So you wish to attend Irish's School of Wicked Naughtiness. Well it's a very select school and we only accept the very worthy. To prove your worthiness you must take the following test. Should you be accepted to the school you shall receive an acceptance (read invite) letter.



Irish’s School of Wicked Naughtiness

Admittance test


Warp the following sentences:

1. “Hang on…I have to plug the thingy in.”
2. “Wait, how hard do I push it?”
3. “How many heads did you want with that?”
4. I didn’t think it was gonna work, but then I gave it a hard squeeze.
5. How did you get sand there?

Finish the following sentences

1. “Well I wanted a midnight ride on the beach but…”
2. “My magic wand is made from…”
3. Handcuffs are best used when…
4. Dear Penthouse, I was riding in the elevator of a posh Beverly Hills hotel when the doors opened and…
5. Headmistress is always right because…

Answer the following questions:

1. How do you get Irish cream?
2. What do you do when it gets hot in the room?
3. What’s the best thing to do at a beach?
4. Strawberries, fresh whipped cream, and honey are best used for what?
5. What is the best way to ride a horse?

Final question

Why do you wish to be admitted into Irish’s School of Wicked Naughtiness?
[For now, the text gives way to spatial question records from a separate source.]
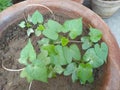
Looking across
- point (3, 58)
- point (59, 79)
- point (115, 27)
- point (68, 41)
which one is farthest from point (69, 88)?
point (115, 27)

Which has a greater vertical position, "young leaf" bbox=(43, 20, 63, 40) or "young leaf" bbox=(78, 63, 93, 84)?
"young leaf" bbox=(43, 20, 63, 40)

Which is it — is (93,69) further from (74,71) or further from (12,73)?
(12,73)

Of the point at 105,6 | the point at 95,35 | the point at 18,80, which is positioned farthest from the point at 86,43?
the point at 105,6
Your wicked and naughty Headmistress,
blueirish
linkReply

Comments:
From: keith_macfadden
2007-02-02 02:37 am (UTC)

Warp the following sentences:

1. “Hang on…I have to plug the thingy in.”
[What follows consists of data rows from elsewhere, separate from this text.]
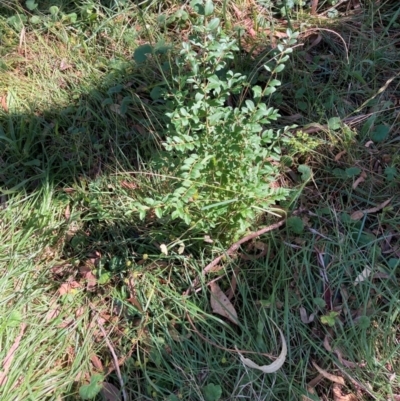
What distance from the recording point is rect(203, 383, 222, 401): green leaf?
186 cm

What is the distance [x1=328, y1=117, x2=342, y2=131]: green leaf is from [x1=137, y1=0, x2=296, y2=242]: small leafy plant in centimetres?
53

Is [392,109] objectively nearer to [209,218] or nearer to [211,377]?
[209,218]

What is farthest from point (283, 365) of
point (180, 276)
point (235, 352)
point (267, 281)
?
point (180, 276)

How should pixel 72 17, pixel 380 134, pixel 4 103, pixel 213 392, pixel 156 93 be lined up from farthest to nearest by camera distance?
pixel 72 17 → pixel 4 103 → pixel 156 93 → pixel 380 134 → pixel 213 392

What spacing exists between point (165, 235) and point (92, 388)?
2.11ft

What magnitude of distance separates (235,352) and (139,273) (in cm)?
50

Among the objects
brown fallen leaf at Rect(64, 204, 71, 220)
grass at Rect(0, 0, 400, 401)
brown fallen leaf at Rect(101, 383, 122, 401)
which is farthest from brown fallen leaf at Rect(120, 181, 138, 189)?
brown fallen leaf at Rect(101, 383, 122, 401)

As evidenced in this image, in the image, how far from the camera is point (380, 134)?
236 centimetres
"Wait, ready? Dman it, why didn't I get one that was battery powered?"

2. “Wait, how hard do I push it?”

"Until it gets hard to move."

3. “How many heads did you want with that?”

"How many can I have?"

4. I didn’t think it was gonna work, but then I gave it a hard squeeze.

"Really? I'm really more about the gentle stroking myself. That always tends to work."
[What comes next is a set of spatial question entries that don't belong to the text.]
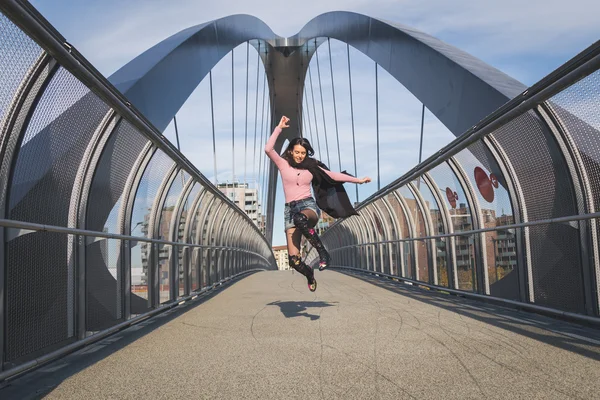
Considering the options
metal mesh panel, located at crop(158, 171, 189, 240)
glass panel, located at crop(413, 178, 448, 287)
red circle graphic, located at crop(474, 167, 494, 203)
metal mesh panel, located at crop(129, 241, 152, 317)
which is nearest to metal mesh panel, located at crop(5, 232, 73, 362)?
metal mesh panel, located at crop(129, 241, 152, 317)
5. How did you get sand there?

"It involved coconut oil, a beach, and this very buff chap..."

Finish the following sentences

1. “Well I wanted a midnight ride on the beach but…”

...hey if it happens at 9, I'll take a double.

2. “My magic wand is made from…”

silicone and covered mechanical parts.

3. Handcuffs are best used when…

...when are they not best used?

4. Dear Penthouse, I was riding in the elevator of a posh Beverly Hills hotel when the doors opened and…

this guy walked in, hot hard and lean, leather jacket and jeans, taking off his sunglasses with a wicked smile.

5. Headmistress is always right because…

She's the prettiest. Duh.

Answer the following questions:

1. How do you get Irish cream?

You take one Irish guy, your hands and tongue and...

2. What do you do when it gets hot in the room?

Take clothes off. Duh.

3. What’s the best thing to do at a beach?

Go in and take nice long strokes in the water over and over.

4. Strawberries, fresh whipped cream, and honey are best used for what?

Making banana sundaes and taking your time tasting them.

5. What is the best way to ride a horse?

Bareback baby. ;)

Final question

Why do you wish to be admitted into Irish’s School of Wicked Naughtiness?

Because there is no finer school in the world.
(Reply) (Thread)
[User Picture]From: blueirish
2007-02-02 02:43 am (UTC)
*pets* and I laugh you posted as keith.